When I was a teen, I spoke to the stars.

We had a large trampoline in the backyard, and sometimes I would spend half an hour or more, walking the circumference of the thing, and speaking all my mind and heart to the constellation Orion.

The stars are good listeners.

Book

Around that same time, I read a novel by C.S. Lewis called “Till We Have Faces”.

It is a retelling of Cupid and Psyche… This story had haunted Lewis all his life, because he believed that some of the main characters’ actions were illogical. As a consequence, his retelling of the story is characterized by a highly developed character, the narrator, with the reader being drawn into her reasoning and her emotions.

After we go with the protagonist, Orual, through fully 90% of her story, she has a dream – or a vision. In the vision, after a long journey, she is brought before the gods to read her “complaint”.

The image stuck with me: a stone amphitheater ringed with galleries of shadowy, mostly-unseen figures who listen silently to her lengthy complaint. And it was all in Orual’s head.

Council

At some point, I realized that – although my memory is fleeting and unreliable – I still contain somewhere inside myself the iterations of each and every age I’ve been.

I have been 5, and 11, I have been 19 and 23. (Now, of course, I have been every age up to and including 48.)

### Listed entries
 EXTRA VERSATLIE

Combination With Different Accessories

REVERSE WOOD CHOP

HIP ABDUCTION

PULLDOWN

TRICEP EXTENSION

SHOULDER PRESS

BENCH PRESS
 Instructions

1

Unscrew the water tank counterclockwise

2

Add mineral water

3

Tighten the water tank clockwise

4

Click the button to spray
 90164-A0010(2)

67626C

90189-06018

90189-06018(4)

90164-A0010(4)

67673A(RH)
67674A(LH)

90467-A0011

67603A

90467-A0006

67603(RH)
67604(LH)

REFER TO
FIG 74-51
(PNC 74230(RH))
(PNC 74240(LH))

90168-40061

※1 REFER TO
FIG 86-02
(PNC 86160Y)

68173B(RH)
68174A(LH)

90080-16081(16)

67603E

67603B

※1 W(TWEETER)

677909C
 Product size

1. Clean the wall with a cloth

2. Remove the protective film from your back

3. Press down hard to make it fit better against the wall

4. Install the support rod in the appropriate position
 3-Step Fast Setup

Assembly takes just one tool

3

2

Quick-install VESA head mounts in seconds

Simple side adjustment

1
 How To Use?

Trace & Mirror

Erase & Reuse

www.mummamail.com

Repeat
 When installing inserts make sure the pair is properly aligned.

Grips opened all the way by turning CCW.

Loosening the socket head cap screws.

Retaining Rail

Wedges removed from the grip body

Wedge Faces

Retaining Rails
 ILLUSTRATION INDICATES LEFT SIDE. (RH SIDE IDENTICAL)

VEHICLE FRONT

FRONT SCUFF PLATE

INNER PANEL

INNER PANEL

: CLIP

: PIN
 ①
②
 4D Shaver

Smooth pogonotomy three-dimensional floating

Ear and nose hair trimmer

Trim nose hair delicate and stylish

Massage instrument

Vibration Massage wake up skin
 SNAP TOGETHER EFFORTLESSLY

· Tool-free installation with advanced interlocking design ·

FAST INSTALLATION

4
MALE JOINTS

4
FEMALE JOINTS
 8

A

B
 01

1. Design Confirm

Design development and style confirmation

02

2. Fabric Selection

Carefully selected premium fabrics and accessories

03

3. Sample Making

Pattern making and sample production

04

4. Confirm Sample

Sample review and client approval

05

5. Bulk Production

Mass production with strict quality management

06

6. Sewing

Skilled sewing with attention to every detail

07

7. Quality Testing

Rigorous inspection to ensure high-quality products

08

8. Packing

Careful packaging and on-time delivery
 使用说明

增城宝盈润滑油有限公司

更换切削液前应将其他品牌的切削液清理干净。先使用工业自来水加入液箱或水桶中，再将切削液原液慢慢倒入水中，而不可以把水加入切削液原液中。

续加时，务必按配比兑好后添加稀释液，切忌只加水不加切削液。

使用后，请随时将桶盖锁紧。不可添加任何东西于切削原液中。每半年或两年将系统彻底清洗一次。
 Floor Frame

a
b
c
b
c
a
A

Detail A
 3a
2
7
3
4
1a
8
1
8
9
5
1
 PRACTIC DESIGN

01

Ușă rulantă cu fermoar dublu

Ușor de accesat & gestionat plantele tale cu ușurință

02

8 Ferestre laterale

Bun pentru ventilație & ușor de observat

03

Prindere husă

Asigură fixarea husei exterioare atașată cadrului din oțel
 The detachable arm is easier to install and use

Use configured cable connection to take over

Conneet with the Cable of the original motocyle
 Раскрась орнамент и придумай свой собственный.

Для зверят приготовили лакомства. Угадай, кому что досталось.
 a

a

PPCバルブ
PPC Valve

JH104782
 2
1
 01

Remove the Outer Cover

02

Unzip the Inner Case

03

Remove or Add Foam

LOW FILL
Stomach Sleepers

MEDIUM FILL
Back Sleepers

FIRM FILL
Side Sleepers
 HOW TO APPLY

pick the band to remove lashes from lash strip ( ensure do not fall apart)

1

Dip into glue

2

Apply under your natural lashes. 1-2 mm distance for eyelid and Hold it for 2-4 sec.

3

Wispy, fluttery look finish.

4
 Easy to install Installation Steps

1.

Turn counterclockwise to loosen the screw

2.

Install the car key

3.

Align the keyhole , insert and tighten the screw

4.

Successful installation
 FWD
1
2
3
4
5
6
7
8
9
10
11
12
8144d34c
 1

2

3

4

### Assignment
Decide whether each statement agrees with the passage about speaking to the stars, answering yes or no and quoting the words of the passage that settle it.
1. The narrator read "Till We Have Faces" at about the same age as when speaking to the stars.
2. Orual's vision comes early in her story.
3. The figures in the amphitheater answer Orual's complaint aloud.
The rows are separate material, apart from the passage about speaking to the stars.

### Final answer
1. Yes: "Around that same time, I read a novel by C.S. Lewis called “Till We Have Faces”."
2. No: "After we go with the protagonist, Orual, through fully 90% of her story, she has a dream – or a vision."
3. No: "mostly-unseen figures who listen silently to her lengthy complaint"